AIM & STUDY OBJECTIVES
Primary objective: To determine if VR distraction provides better pain relief during
percutaneous pin removal procedures and/or removal of sutures, than passive distraction, in
children from 7 to 21 years old.
Secondary Objectives:
1. To determine if VR distraction provides better anxiety and stress relief in children
during percutaneous pin removal procedures and/or removal of sutures than passive
distraction.
2. To determine if children receiving VR distraction will remember less pain and anxiety
than children receiving passive distraction during the percutaneous pin removal
procedure and/or removal of sutures.
3. To compare the occurrence of side effects between VR distraction and passive distraction
groups.
4. To compare healthcare professionals' satisfaction levels between VR distraction and
passive distraction.
5. To compare children and parents' satisfaction levels between VR distraction and passive
distraction.
6. To compare requirement for rescue analgesia between VR distraction and passive
distraction.
7. To compare mean levels of physiological stress between groups (Levels of salivary
Alpha-Amylase - Surrogate marker of stress)
METHODS
Design: Multi-center randomized controlled trial using a parallel design with two groups: a)
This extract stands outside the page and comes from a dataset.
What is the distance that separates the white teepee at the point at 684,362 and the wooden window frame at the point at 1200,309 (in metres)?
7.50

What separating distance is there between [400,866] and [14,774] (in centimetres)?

experimental group (virtual reality), b) active comparator (videogame on an iPad®).
Sample and Setting: Recruitment will be done through convenience sampling at the orthopedic
outpatient day clinic at CHU Ste-Justine, and at the Shriners Hospital for Children and the
Montreal Children's Hospital.
Measures and outcomes: Timepoints. Data will be collected by the research assistant at the
following study times: before the procedure to establish baseline (T0), immediately after the
procedure (T1), and one week after the procedure (T2).
Sample Size: Group sample sizes of 94 and 94 (188 in total) are necessary to achieve 80%
power to reject the null hypothesis of equal means when the population mean difference for
pain is 1.5 with a standard deviation for both groups of 3.3 and a significance level (alpha)
of 2.5% using a two-sided t-test. Group sample sizes of 67 and 67 (134 in total) are
necessary to achieve 80% power to reject the null hypothesis of equal means when the
population mean difference for anxiety is 0.7 with a standard deviation for both groups of
1.3 and a significance level (alpha) of 2.5% using a two- sided t-test. Based on our pilot's
study data, there were no attrition. No interim analysis will be conducted.
Data analysis plan: Descriptive statistics will be used to present sociodemographic and
clinical data as well as parents, children and healthcare professionals' levels of
satisfaction. Primary analyses: An ANCOVA adjusted for centers and baseline (T0) pain score
measurement/anxiety score measurement will be used to assess the mean difference in pain
scores on the NRS scale/the mean difference in anxiety scores on the CFS, between the
experimental and the control groups at T1. Analyses will be carried out according to the
intention-to-treat principle, with a significance level (α) of 0.025. Secondary analyses:
Secondary analyses using ANCOVA adjusted for centers and pain score measurement/anxiety score
measurement at T1 will be used to assess the mean difference in pain memories/anxiety memory
between the experimental and the control groups at T2. An ANOVA adjusted for centers will be
used to assess mean differences in children-reported pain on the GRS between the experimental
and the control groups at T1. Correlations will be calculated to compare stress level between
groups. Cochran-Mantel-Haenszel tests will be conducted to compare dichotomous variables
including the occurrence of side effects, use of rescue analgesia, and use of other
non-pharmacological interventions in each group.